Рубан, выбранный председателем колхоза, летал на коне как ошалелый с хутора на хутор, чтобы падкие до легкой наживы вавилоняне не разобрали кулацкого добра, перешедшего в собственность общины. Метались по селу оба Фабиана, взявшие на себя осиротелых собак, которые не признавали новых хозяев и не пускали никого в пустующие жилища богачей, пока Фабиан не привлек этих сторожей к себе с помощью козла, их старого знакомого, быстро находившего общий язык с этой сворой. Правда, несколько псов все- таки пришлось пристрелить из сельсоветского дробовика. Это сделал Савка Чибис собственноручно и без колебаний, поскольку сам в прошлом, как исполнитель, немало натерпелся от них.
Уничтожив это последнее кулацкое отродье, активисты горячо взялись за дела. На Бубелин хутор свели коров, лошадей, волов. Скотина за один день выпила весь колодец (обстоятельство вовсе непредвиденное), а возить воду было не в чем, потому что не оказалось ни одной исправной бочки на колесах. На хутор Павлюков согнали овец, которые долго не могли сообразить, что случилось, и тосковали не то по своим овчарням, не то по хозяевам. А всю домашнюю птицу, в том числе и несколько индюков, этих изящных великанов, любимцев Рубана, считавшего их истинно вавилонской птицей, собрали в хлева и сараи Матвия Гусака, где индюки плодились издавна. Рубан полагал, что для этих птиц важнее всего правильно выбрать место под небом. Председатель было так разошелся, что посулил на следующий новогодний праздник подарить каждому вавилонянину, по индюшке, многие ведь не пробовали этого мяса отродясь.
Впервые за всю историю Вавилона на ветряках мололи без помольного, и, хотя ветры, как нарочно, дули слабенькие, люди сразу ощутили преимущество нового порядка, а сколько еще этих преимуществ впереди, про то мог знать один Рубан. И чуть ли не самой большой заботой для председателя стал трактор Джуры, в который пока никто не мог вдохнуть жизнь. Ближе других подбиралась к трактору Даринка, но и для нее он продолжал оставаться загадкой. Однажды, заведя его и включив скорость, она едва не разрушила Рузин дом.
А тут на глинскую станцию прибыли на открытых платформах первые наши трактора. Занесенные снегом, тихие, словно бы настороженные. И тогда еще раз вспомнили Джуру. Машины некому было снять с платформ. Не оказалось трактористов, людей только еще посылали на курсы в Шаргород. Из Вавилона туда по настоянию Рубана поехала Даринка Соколюк. Лукьян провожал ее на станцию к поезду, всплакнул, чудак, словно она уезжала не на три месяца, а на целые годы. Волновался, верно, еще и потому, что на курсах она была единственная женщина, а все остальные — мужики и парни. Безумная затея Антона Рубана — непременно послать женщину. Впрочем, была и причина: а вдруг у Даринки и впрямь талант, склонность к машинерии?

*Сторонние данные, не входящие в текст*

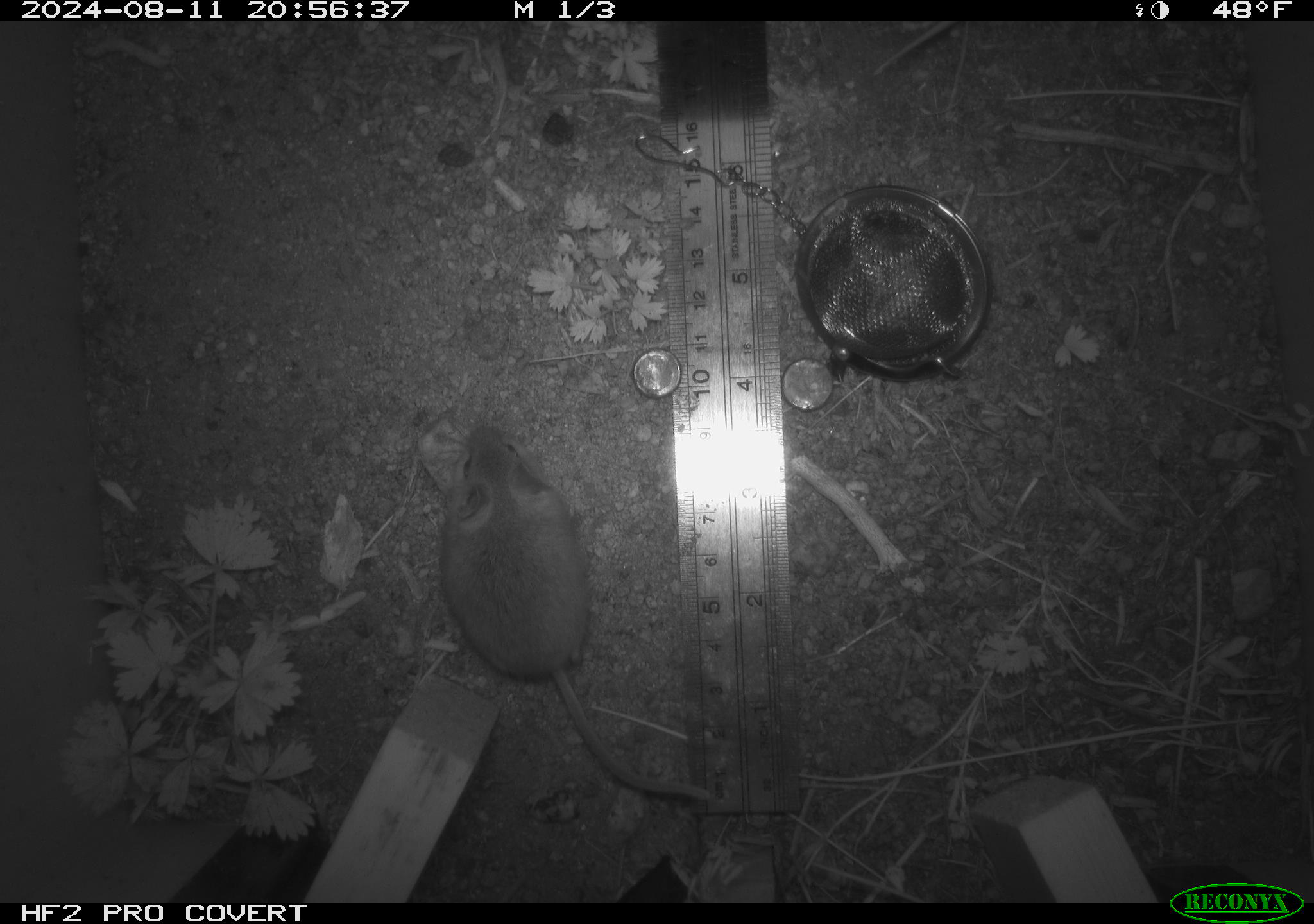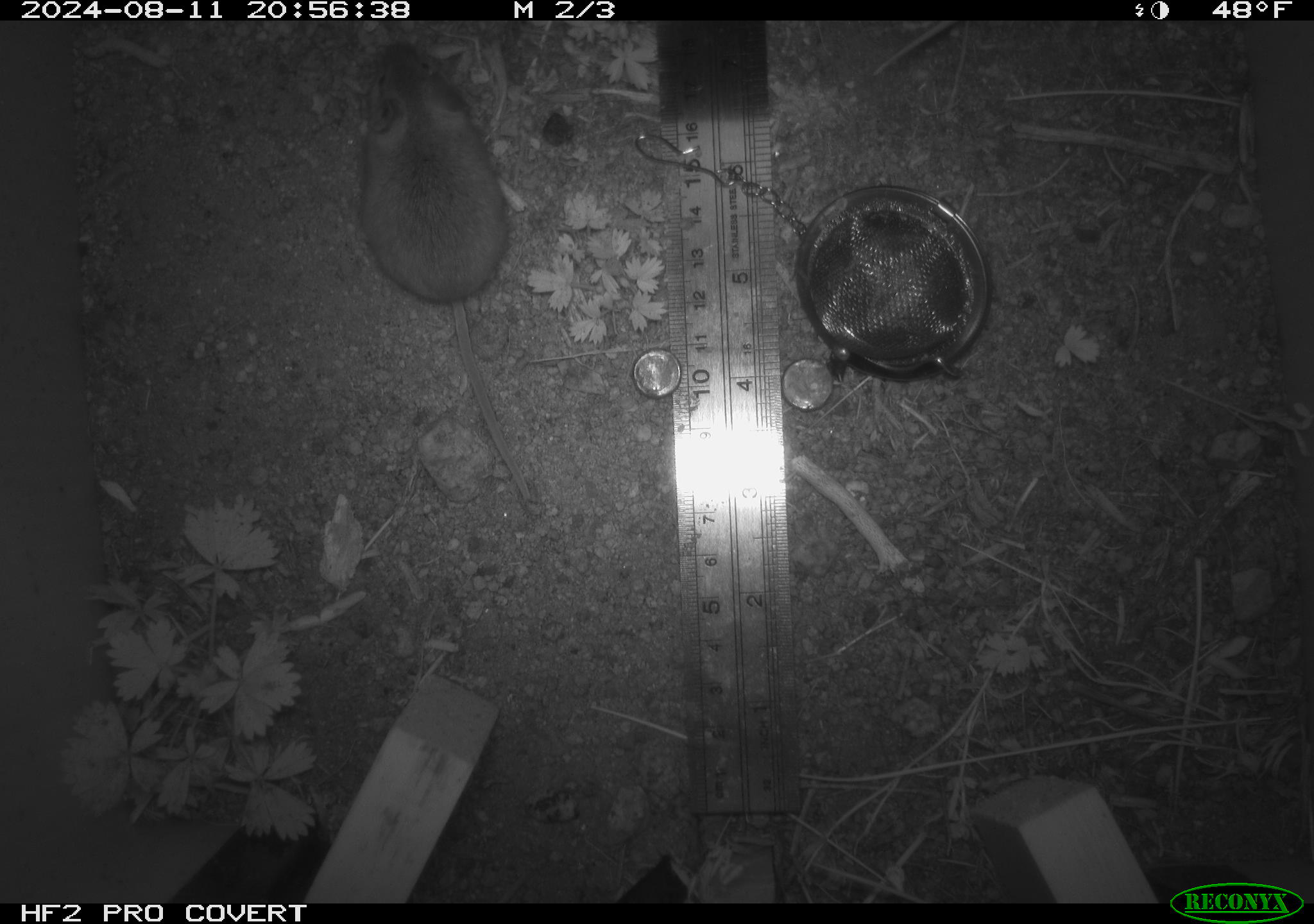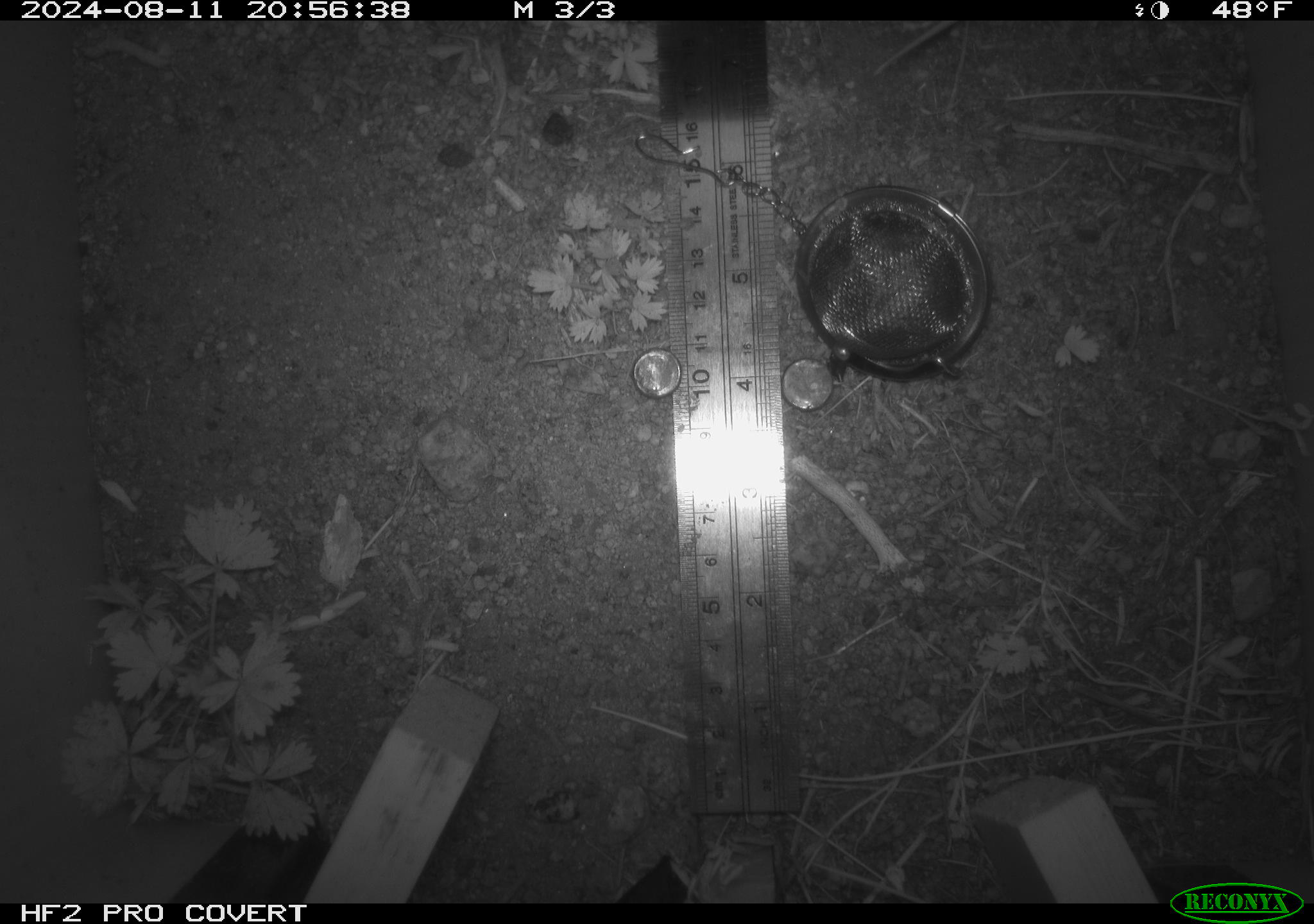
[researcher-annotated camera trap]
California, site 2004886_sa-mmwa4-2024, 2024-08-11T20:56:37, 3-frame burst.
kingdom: Animalia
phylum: Chordata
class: Mammalia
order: Rodentia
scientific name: Rodentia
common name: mouse species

А где-то вокруг этих первых радостей и неудач, как изгнанный из стаи волк, бродил Данько. Каждую ночь Лукьян, которого избрали председателем сельсовета, брал сельсоветский дробовик и выходил в засаду на брата, боясь, как бы тот, снедаемый злобой за отнятый хутор, не причинил беды новому колхозу, Данько почуял опасность и не показывался. А тут еще просочился слух, будто с дороги бежали сыновья Павлюка — Махтей, Роман и Онисим — и скрываются в соседних селах, угрожая из своего подполья отомстить Вавилону за разор.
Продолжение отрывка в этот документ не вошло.